Abbreviations: CR, complete response; D/C, discontinued; NA, not applicable; No Rx, no prescription/treatment; PR, partial response; TB, tuberculosis.

a

Data available for 29 patients; 3 patients lost to follow-up.

b

Not seen: no appointment within stated time frame.

c

Two patients with complete response self-resolved.

The mean (SD) lengths of treatment were 4.6 (2.7) months for patients receiving doxycycline, 12.5 (8.4) months for those receiving methotrexate, and 4.8 (4.4) months for those receiving prednisone. Among the 12 women treated with prednisone, most required only 1 course and 3 (25%) required multiple courses.

Discussion

This case series of patients with IGM, uniquely conducted within a dermatology clinic, involved a relatively large sample compared with the 5 other studies on granulomatous mastitis conducted within the United States.2,3,4,5 Consistent with findings in the existing literature, IGM occurred predominantly in Hispanic women of childbearing age, although conclusions regarding the demographic distribution of IGM could not be reached in this single-center study. The present study supports the concern that IGM has major implications for quality of life, with a high prevalence of pain and scarring. We found that treatment with doxycycline, 100 mg twice daily, was successful as a first-line therapy, with complete response in 50% of patients in the present study.6 Corticosteroid courses in this study were short compared with those in previous studies, which have noted frequent 6- to 12-month courses.2 Methotrexate appeared to be a successful second-line therapy in patients with disease that was refractory to doxycycline (complete response in 50%). Although surgical therapy for IGM has been suggested in the literature, no patient in this study required a surgical procedure, suggesting that adequate medical management may alleviate the need for surgical intervention.

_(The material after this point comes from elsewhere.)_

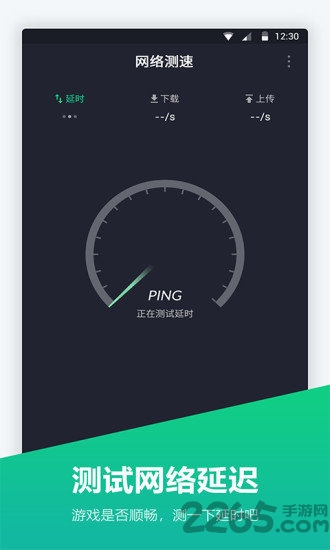 网络测速仪app 网络测速仪客户端下载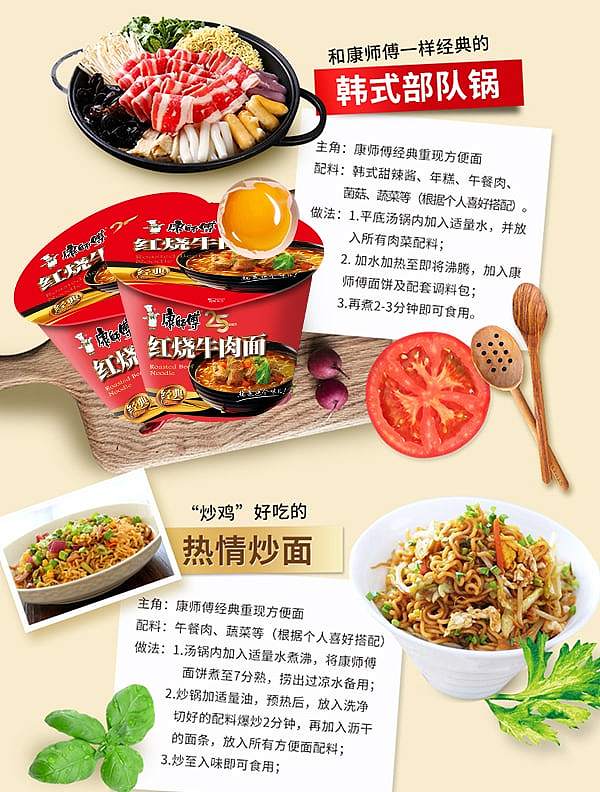 master-kongs-red-roast-beef-noodle-barrel-110g-10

This study highlighted the advantage of dermatologic care for this rare condition. Limitations of this study included its single-institution observational design, lack of a validated outcome measure for IGM, and a relatively small sample size; however, to our knowledge, among the US studies on IGM, this sample was the largest. Furthermore, all patients were evaluated and treated by the same clinicians, who directed a standardized diagnostic workup and treatment algorithm. Further study of IGM is warranted.